Text passage:

I understand everyone would like the game to run smoother, better, best. In reality, there is no spell that could be used, and many days or weeks of hard engineering work lead into neglible performance increase.

As I read all over again and again posts that seems to say people believe measuring how much of their multicore CPU or GPU is utilized (often by some very generic means) I can only recommend to try to read and understand problems associated with concurency in game engine architecture there is still some good read avaialble here: http://www.bistudio.com/english/company/developers-blog/91-real-virtuality-going-multicore

So yes, it is correct that main bottleneck is singlethreaded performance of the main thread for Arma series, yet it does not have any simple solution (and I do not think Arma is the only game that fails to really benefit from anything beyond dual core very well). Depedning on scenario complexity, the game can scale well on two cores, to some level to four cores but benefit is less visible. With GPU: I do not know, why you simply do not set the GPU settings higher to get best from your PC? If you have powerful GPU, there are many options you can maximize without getting any real penalty on the CPU side. Generally speaking, rendering distance and even object detail has some serious impact on the CPU as well (also affects simulation), yet most of the other graphical settings are solely or primarily on the GPU side.

What you will do: Continue the post on Arma's CPU and GPU performance from where it stops.

Collected data:

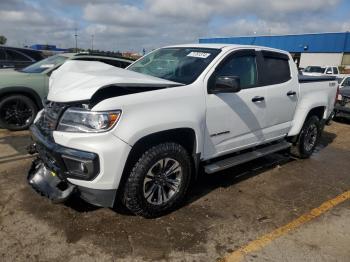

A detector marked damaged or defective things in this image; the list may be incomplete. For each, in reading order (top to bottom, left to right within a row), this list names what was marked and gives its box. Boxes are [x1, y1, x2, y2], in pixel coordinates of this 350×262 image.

damaged headlight [57, 107, 121, 133]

Response to this task:
I am not trying to start any flame war and not denying there is not room for optimizations or that it is not important priority, I am mostly tired to read all over again something that just is more myth than reality and that simply uses completely false metrics. All I can do is quote Suma:

It is important not to lose the sights from the goal, which is the performance increase. All other things are secondary. One example of wrong metrics is a concurrency level. Concurrency level tells us how much are the additional cores used. This factor is very easy to measure (you can do it in default system task manager), and that is probably why many hard core end users and reviewers are interested about it. Often you can see phrases like "Game XXXX is using quad cores very well, because when you watch CPU usage in task manager, you see all cores are running 100 %". It is very easy to create a trivial program which will make "full use of all cores" - all you need to do it to spawn a few threads and make them spin in an infinite loop. Concurrency is not a goal, only a mean. It is required, but not sufficient. Real life scenarios are more intricated then idle loops, but the principle is the same: using CPU does not mean you get any benefit from using it. In many cases the overhead of going "threaded" is so high that even when two cores are running 100 %, the performance improvement is very small, say about 20 % from single core, and the difference between quad and dual is even smaller.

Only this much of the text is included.